_課題 1_: 竹籠の制作解説の「今回この卒業修了制作では、ち」から「での色の濃淡も見どころです。」までを含む部分を、「白竹」を「青竹」に置き換えて書き直してください。

_本文抜粋_:
- 透かし縄目重ね亀甲編籠「清流」 -
竹工芸 角野 弘幸(かどの ひろゆき)

今回この卒業修了制作では、ちょうどカリキュラムで習い終わった亀甲編み(縄六つ目)と、花籠制作にはかかせない縄目編みを組み合わせたデザインを取り入れた透かし縄目重ね亀甲編籠「清流」を制作いたしました。2年間学び、過ごした京都府南丹市の森の中の風景を思い浮かべながら、清流を透かし縄目編みでせせらぎを表現し、清流のよどみを籠の中に、その中心に亀が呼吸しに鼻を出してきた水の波紋を表現しております。透かし縄目編みのせせらぎの隙間から漆黒の亀甲編みが見ることができます。この亀甲編みは大きな亀の甲羅を意味します。正面には縁起物の亀と合わせ、水引のあわじ結びを白竹であしらってみました。透かし縄目編みの隙間と積み重ねられることにより、籠表面での色の濃淡も見どころです。

_データ抜粋_:
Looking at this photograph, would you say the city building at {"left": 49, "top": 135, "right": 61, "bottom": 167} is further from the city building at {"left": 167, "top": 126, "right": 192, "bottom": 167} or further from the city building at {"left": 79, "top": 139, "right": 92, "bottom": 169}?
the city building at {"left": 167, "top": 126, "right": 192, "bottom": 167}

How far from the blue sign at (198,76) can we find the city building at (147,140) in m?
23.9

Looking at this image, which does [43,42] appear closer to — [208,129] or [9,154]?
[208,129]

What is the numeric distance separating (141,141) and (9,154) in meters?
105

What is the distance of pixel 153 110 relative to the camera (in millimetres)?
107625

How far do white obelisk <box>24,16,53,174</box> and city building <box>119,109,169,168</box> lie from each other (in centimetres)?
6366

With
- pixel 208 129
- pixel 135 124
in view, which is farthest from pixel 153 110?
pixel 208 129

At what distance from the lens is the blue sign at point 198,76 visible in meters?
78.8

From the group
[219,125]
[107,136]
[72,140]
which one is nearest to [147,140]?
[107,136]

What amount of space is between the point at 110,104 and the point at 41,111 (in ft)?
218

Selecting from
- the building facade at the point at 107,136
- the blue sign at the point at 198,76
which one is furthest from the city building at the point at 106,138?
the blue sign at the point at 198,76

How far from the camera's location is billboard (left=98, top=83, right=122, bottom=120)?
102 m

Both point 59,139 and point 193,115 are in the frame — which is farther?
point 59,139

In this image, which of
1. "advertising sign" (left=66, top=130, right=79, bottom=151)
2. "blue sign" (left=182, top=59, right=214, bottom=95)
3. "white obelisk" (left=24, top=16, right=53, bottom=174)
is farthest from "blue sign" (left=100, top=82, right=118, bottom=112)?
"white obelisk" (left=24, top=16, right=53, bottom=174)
---
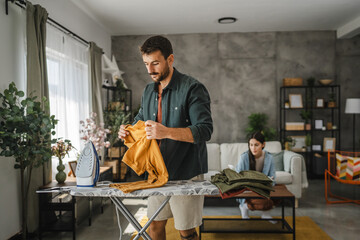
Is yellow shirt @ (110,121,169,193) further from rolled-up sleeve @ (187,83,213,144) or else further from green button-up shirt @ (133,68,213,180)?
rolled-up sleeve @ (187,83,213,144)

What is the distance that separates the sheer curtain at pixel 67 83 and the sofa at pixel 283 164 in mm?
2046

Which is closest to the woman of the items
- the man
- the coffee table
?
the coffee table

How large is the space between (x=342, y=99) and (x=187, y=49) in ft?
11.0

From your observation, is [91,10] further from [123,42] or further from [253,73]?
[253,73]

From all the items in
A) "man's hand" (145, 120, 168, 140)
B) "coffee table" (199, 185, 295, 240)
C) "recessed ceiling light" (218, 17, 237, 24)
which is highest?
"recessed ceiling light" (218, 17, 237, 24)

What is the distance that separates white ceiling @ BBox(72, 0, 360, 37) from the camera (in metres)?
* * *
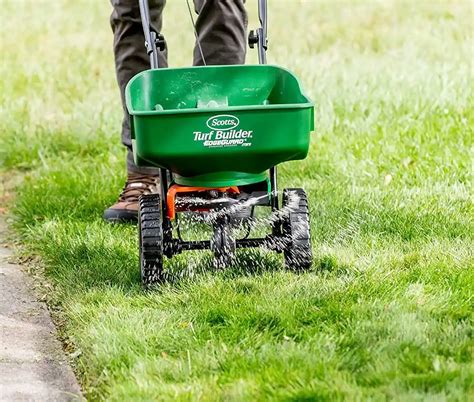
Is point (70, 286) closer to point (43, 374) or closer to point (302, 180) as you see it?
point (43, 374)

_課題 2_: 一覧から、文字列「building」を含む行をすべて抜き出してください。大文字と小文字は区別します。

_正解 1_:
今回この卒業修了制作では、ちょうどカリキュラムで習い終わった亀甲編み(縄六つ目)と、花籠制作にはかかせない縄目編みを組み合わせたデザインを取り入れた透かし縄目重ね亀甲編籠「清流」を制作いたしました。2年間学び、過ごした京都府南丹市の森の中の風景を思い浮かべながら、清流を透かし縄目編みでせせらぎを表現し、清流のよどみを籠の中に、その中心に亀が呼吸しに鼻を出してきた水の波紋を表現しております。透かし縄目編みのせせらぎの隙間から漆黒の亀甲編みが見ることができます。この亀甲編みは大きな亀の甲羅を意味します。正面には縁起物の亀と合わせ、水引のあわじ結びを青竹であしらってみました。透かし縄目編みの隙間と積み重ねられることにより、籠表面での色の濃淡も見どころです。

_正解 2_:
Looking at this photograph, would you say the city building at {"left": 49, "top": 135, "right": 61, "bottom": 167} is further from the city building at {"left": 167, "top": 126, "right": 192, "bottom": 167} or further from the city building at {"left": 79, "top": 139, "right": 92, "bottom": 169}?
the city building at {"left": 167, "top": 126, "right": 192, "bottom": 167}
How far from the blue sign at (198,76) can we find the city building at (147,140) in m?
How far do white obelisk <box>24,16,53,174</box> and city building <box>119,109,169,168</box> lie from each other (in centimetres)?
- the building facade at the point at 107,136
which one is furthest from the city building at the point at 106,138?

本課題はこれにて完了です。